Unlike nuclear DNA, which comes from both parents, mitochondrial DNA comes only from the mother. Inheritance of the mitochondria and plastids is a non-nuclear inheritance. They are inherited from the mother only and the Y chromosome is inherited from the father only.
Thus, these chromosomes are helpful in determining the lineages and the mutation rates (for example the mutation rates of certain maternally inherited genes and disease occurrence, etc.). No parental mitochondrial get passed on to the children. The researcher has observed that if the paternal mitochondria remain after fertilization, there is lower survival chance for the embryo.
The finding suggests an internal origin for a self-destruct button. When the researchers probed further, they discovered that paternal mitochondrial DNA has a gene, called cps-6, that is activated at fertilization.

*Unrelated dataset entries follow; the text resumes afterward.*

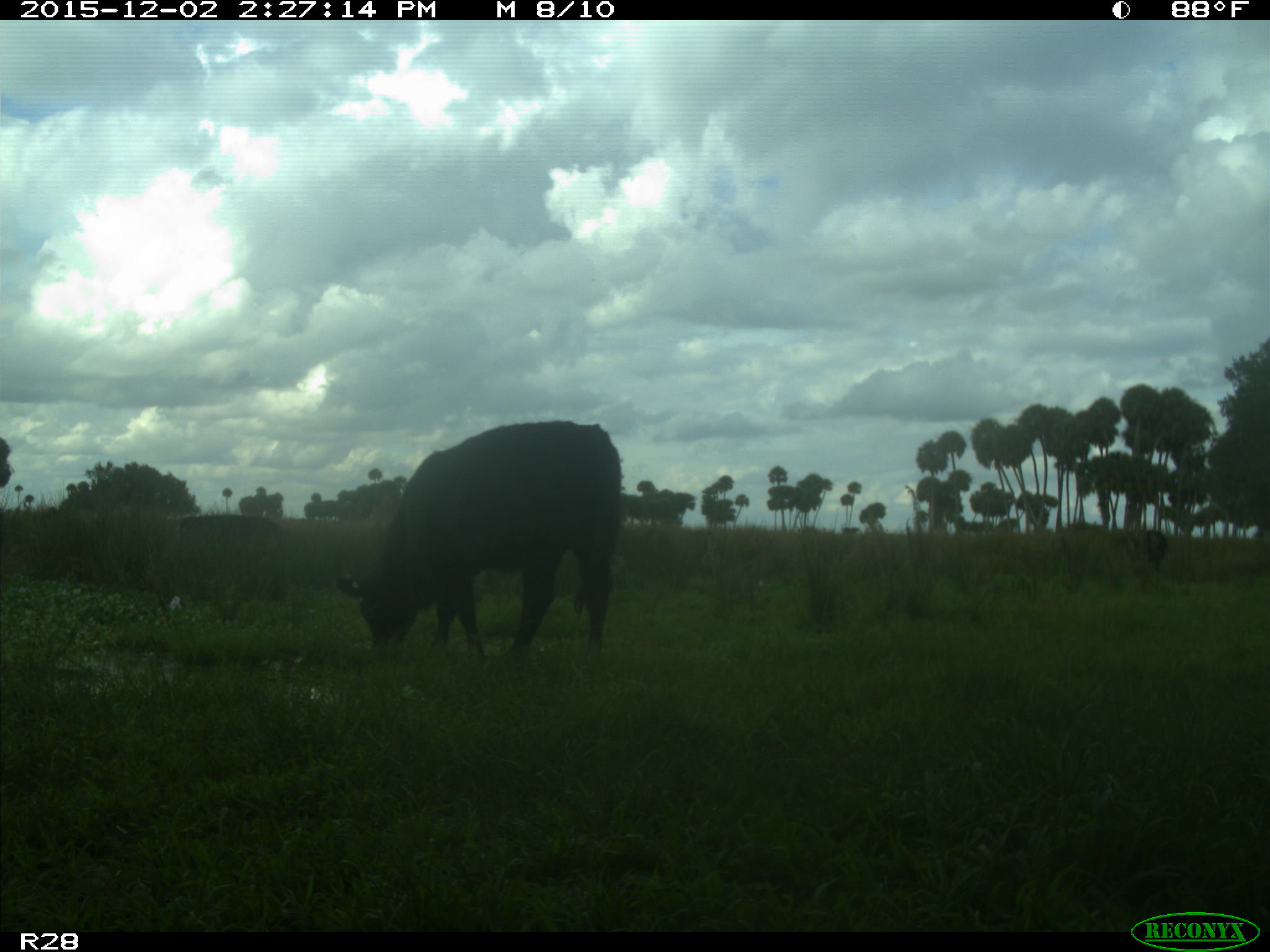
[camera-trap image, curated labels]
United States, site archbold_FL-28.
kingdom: Animalia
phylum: Chordata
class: Mammalia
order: Artiodactyla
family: Bovidae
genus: Bos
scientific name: Bos taurus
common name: domestic cow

Cps-6 activates an enzyme that first digests the interior membrane and subsequently destroys the mitochondrial DNA. The gene cps-6 encodes a mitochondrial DNA that following fertilization of eggs that causes the delay in the process can be lethal to the embryo.

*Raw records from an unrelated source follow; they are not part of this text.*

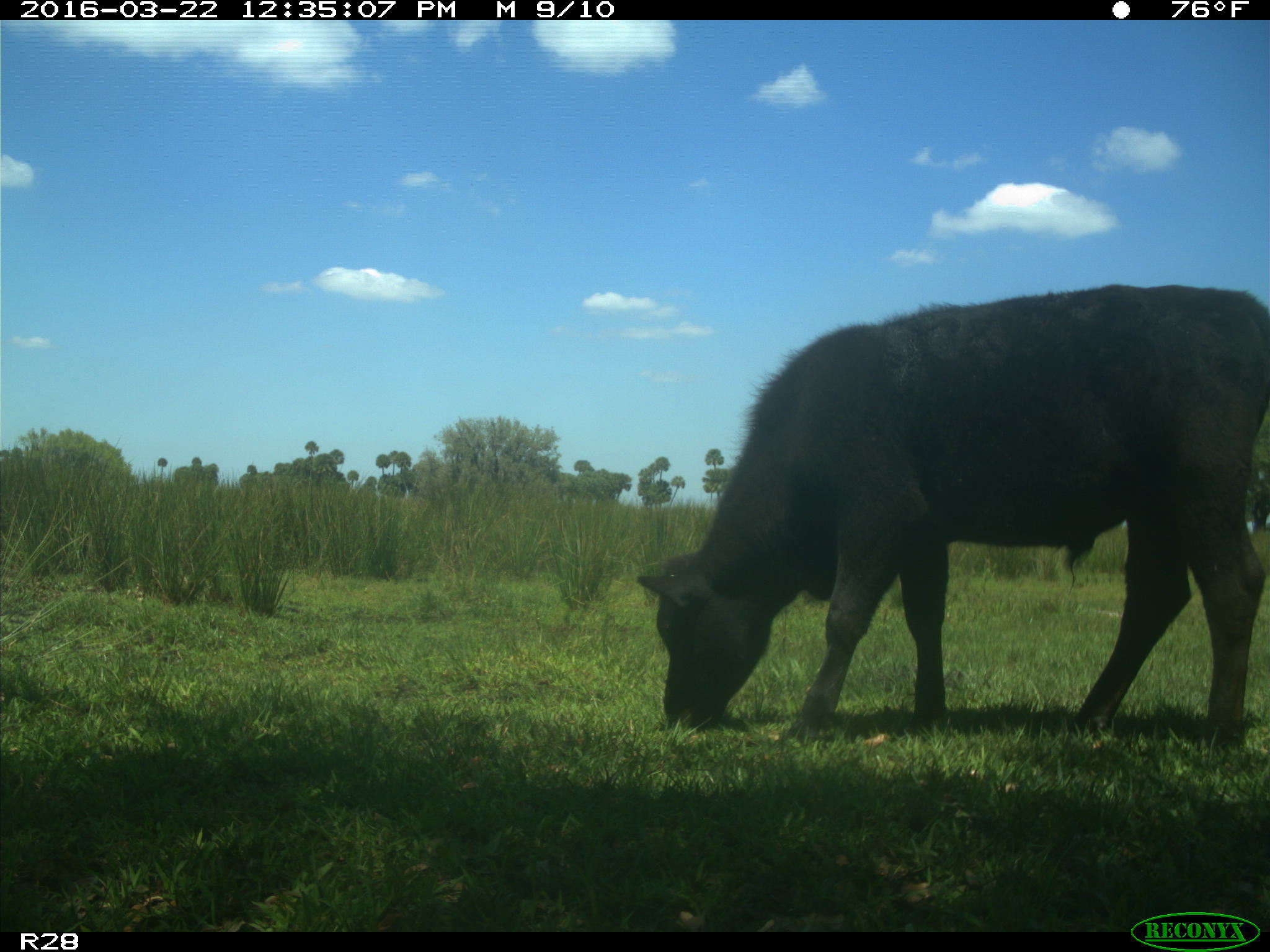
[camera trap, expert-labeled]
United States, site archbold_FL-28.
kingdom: Animalia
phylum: Chordata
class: Mammalia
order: Artiodactyla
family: Bovidae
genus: Bos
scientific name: Bos taurus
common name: domestic cow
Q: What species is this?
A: Bos taurus (domestic cow).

Paternal mitochondria in this type of roundworm have an internal self-destruct mechanism that gets activated when a sperm fuses with an egg. Delaying this mechanism, the scientists found, led to lower rates of embryo survival. By using electron microscope and tomography, the findings seen in the parental mitochondria that self-destruct that even before and they were engulfed by autophagosomes. When in RNA analysis the gene is removed the parental mitochondria persisted and resulting in increases the mortality. Dr. Xue and his colleagues found, however, that the paternal mitochondria in the roundworms actually started to break down before any autophagosomes reached them.
“It’s like a suicide mechanism,” said Byung-Ho Kang, a professor at the Chinese University of Hong Kong and another author of the paper. To test the importance of this gene, the team engineered C. eleganssperm so that the gene would activate at later stages. They discovered that this change increased the mortality rate of the offspring by five to seven times.
The fact that the embryos might die if the paternal mitochondria survive tells us that embryos that keep them for longer have an evolutionary disadvantage.